* [Task to carry out]
Write out all of the records below precisely as given, omitting the images.

* [Information]

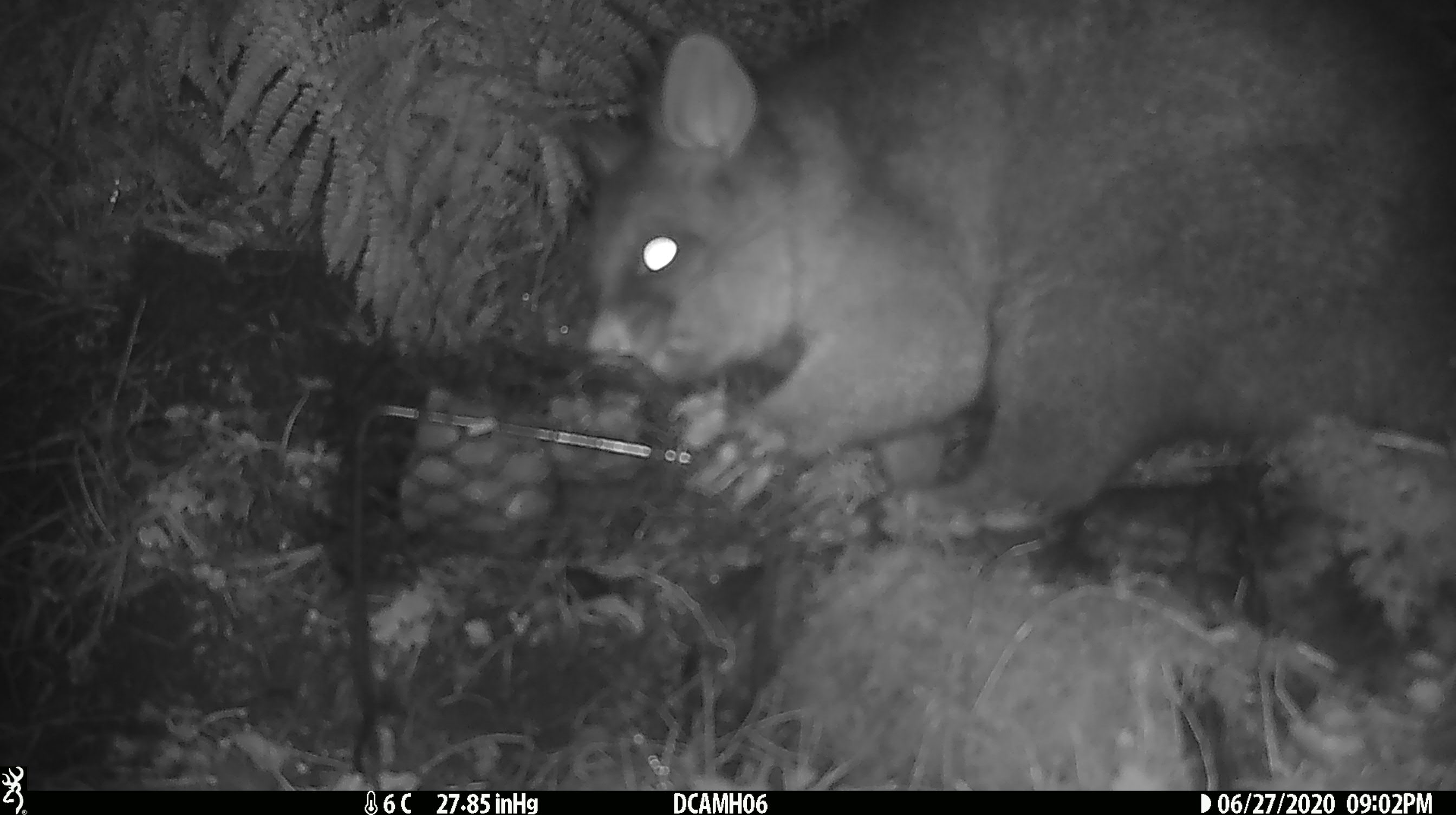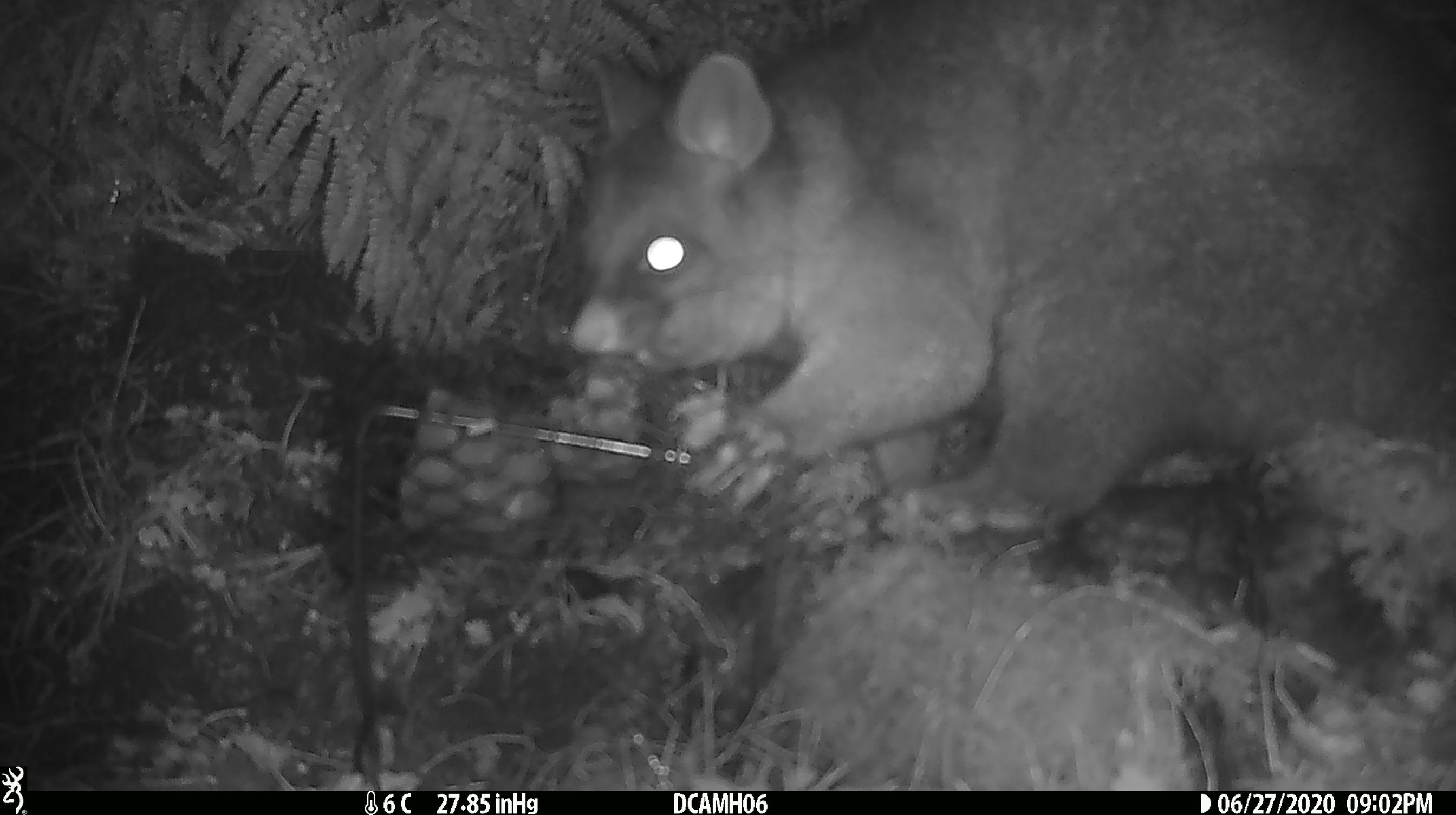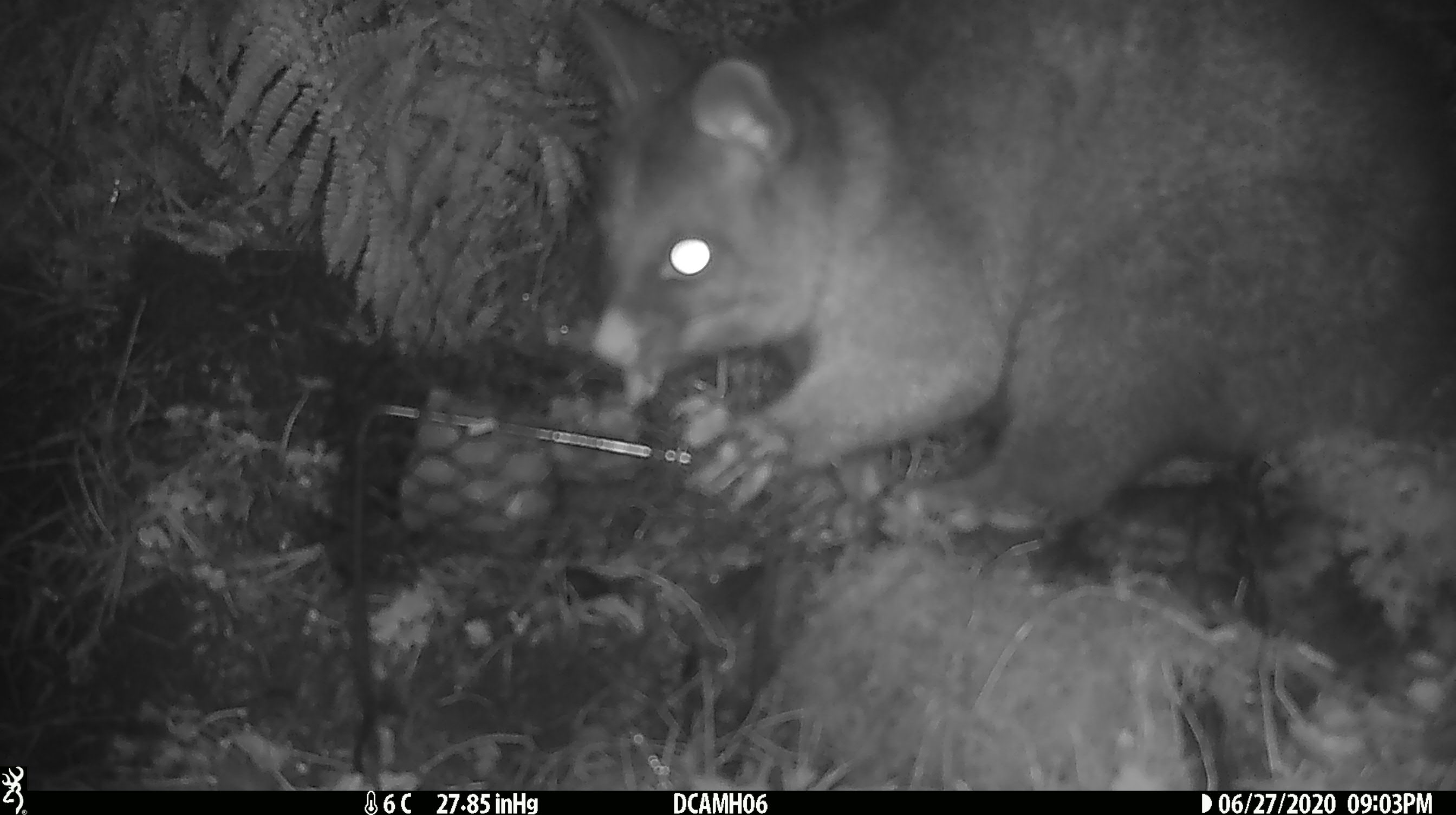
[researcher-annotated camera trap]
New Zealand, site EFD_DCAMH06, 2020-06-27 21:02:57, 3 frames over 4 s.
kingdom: Animalia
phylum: Chordata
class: Mammalia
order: Diprotodontia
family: Phalangeridae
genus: Trichosurus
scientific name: Trichosurus vulpecula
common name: common brushtail possum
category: possum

* [Solution for this problem]
[researcher-annotated camera trap]
New Zealand, site EFD_DCAMH06, 2020-06-27 21:02:57, 3 frames over 4 s.
kingdom: Animalia
phylum: Chordata
class: Mammalia
order: Diprotodontia
family: Phalangeridae
genus: Trichosurus
scientific name: Trichosurus vulpecula
common name: common brushtail possum
category: possum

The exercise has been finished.